We all listened to the words hitting the carpet.
“And what does he want you to do?” Schultz said. “Put yourself in his place.”
“I don’t know. To make him famous, I guess.”
Schultz nodded and lighted another Dunhill. “And what doesn’t he want you to do?” Schultz asked around a cumulus cloud of smoke.
“I don’t know that either.” I closed my eyes so tightly that I could see little red dots, blood vessels rupturing in the retina. “To get closer, I guess. He figures he can control how close I get.”
“Right,” Schultz said. “And how do you get closer?”
I was all grit, a cement mixer filled with dry sand and gravel. “Mommy, I suppose,” I said. “But that means he’s going to come for me.”
Annabelle Winston started to say something and thought better of it.
“Right,” Schultz said again. “You get to Mommy, he’s going to come for you. But he’s only going to come for you if you’re clear of the cops.” He sighed. “No publicity on the apartment.” He rubbed his face. “So what you do, you reverse field. Stop doing what he wants. Do what he doesn’t want. I’ll keep the cops away from you, and you go talk to Mommy, if you can find her. Are you ready for that?”
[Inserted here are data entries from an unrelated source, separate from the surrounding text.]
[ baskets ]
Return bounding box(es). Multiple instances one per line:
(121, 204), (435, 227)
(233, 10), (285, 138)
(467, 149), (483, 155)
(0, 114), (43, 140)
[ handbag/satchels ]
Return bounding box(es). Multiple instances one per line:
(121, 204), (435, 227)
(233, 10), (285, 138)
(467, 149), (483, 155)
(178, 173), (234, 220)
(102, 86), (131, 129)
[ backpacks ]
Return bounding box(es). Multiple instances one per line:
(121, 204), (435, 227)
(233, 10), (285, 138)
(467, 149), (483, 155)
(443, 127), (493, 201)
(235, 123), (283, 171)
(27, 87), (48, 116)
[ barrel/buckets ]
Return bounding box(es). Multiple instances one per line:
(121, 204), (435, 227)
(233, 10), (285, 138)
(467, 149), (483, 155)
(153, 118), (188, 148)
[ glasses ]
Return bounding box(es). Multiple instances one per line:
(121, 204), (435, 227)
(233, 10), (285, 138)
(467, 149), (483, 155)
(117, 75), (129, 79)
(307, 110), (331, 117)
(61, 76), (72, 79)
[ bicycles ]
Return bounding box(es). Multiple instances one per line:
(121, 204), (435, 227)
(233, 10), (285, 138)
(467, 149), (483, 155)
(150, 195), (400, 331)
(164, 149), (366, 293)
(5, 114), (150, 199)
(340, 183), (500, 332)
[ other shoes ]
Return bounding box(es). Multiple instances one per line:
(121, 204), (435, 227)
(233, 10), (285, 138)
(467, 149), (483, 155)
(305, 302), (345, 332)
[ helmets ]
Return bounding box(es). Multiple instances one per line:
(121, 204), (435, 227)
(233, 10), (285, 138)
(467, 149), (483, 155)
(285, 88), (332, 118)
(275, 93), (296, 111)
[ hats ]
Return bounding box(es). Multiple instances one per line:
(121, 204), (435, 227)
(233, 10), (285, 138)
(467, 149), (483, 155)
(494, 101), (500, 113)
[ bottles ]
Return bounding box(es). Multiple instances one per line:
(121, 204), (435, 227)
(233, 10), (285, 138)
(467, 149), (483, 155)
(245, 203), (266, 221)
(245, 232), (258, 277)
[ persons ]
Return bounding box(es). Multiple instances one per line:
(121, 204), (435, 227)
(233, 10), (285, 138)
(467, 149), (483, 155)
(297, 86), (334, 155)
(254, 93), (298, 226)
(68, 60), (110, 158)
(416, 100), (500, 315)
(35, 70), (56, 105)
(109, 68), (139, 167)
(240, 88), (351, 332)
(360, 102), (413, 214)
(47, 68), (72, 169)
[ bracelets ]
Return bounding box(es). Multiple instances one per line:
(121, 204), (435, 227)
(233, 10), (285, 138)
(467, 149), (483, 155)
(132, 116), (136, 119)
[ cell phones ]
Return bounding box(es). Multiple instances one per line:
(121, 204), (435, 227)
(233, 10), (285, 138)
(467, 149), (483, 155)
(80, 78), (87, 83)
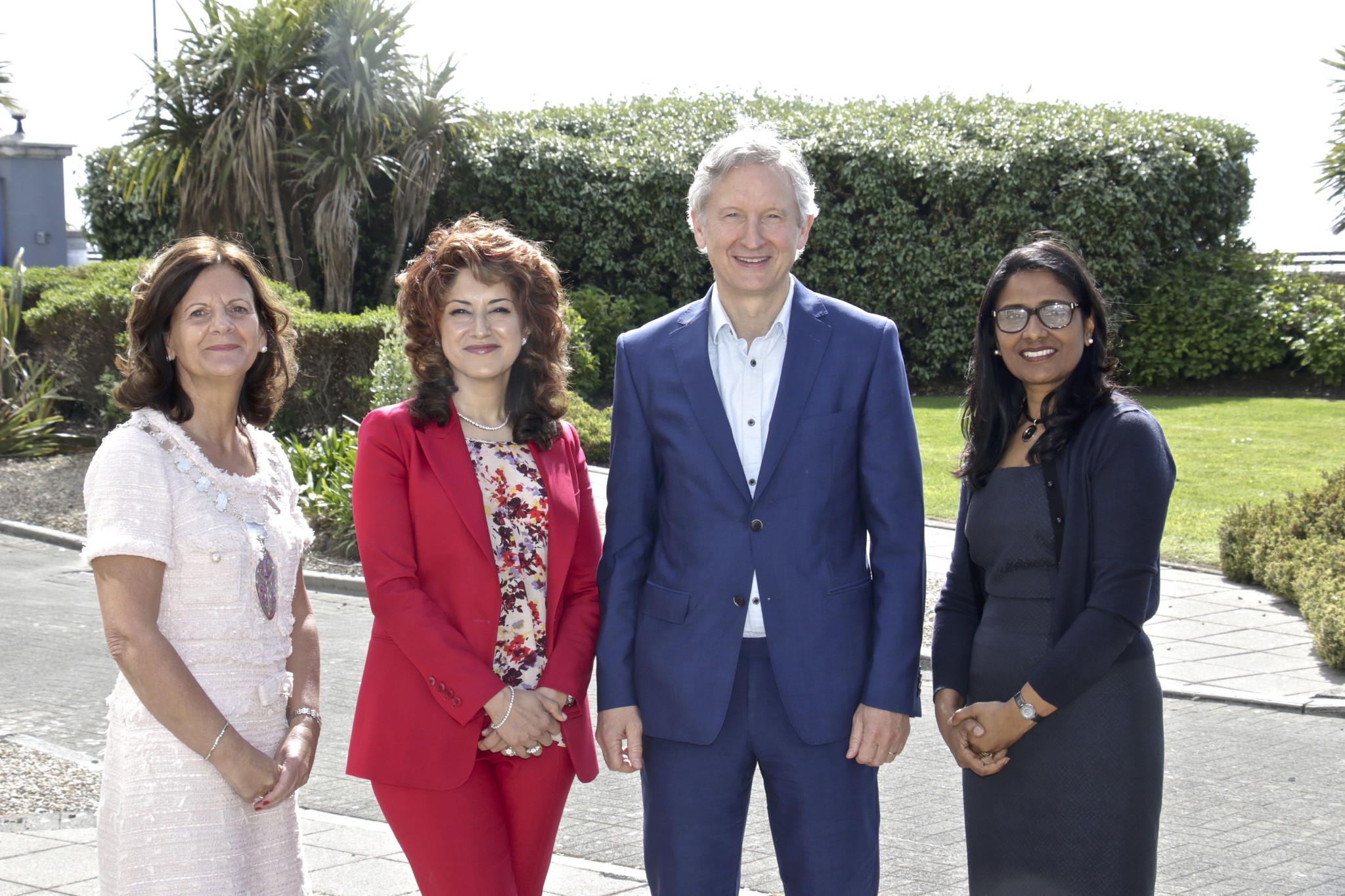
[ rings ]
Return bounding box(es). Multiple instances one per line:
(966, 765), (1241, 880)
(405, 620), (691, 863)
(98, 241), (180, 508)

I nodded. It was easier than talking. I wasn’t certain I could make my jaws work. I’d just discovered that it was possible to feel sad, weary, and panicked simultaneously.
“He’s not bait,” Annabelle Winston said.
“Oh, yes, he is,” Schultz replied complacently. “And he knew that a long time ago, and so did you. We can’t find the Incinerator’s hole, so we have to bring him out of it. It’s like killing a gopher.”
I could hear Annabelle Winston swallow all the way across the room.
“And you know how to find her,” Schultz said.
“Sure,” I said, feeling like an emotional lottery. “Get me the address on the name change.”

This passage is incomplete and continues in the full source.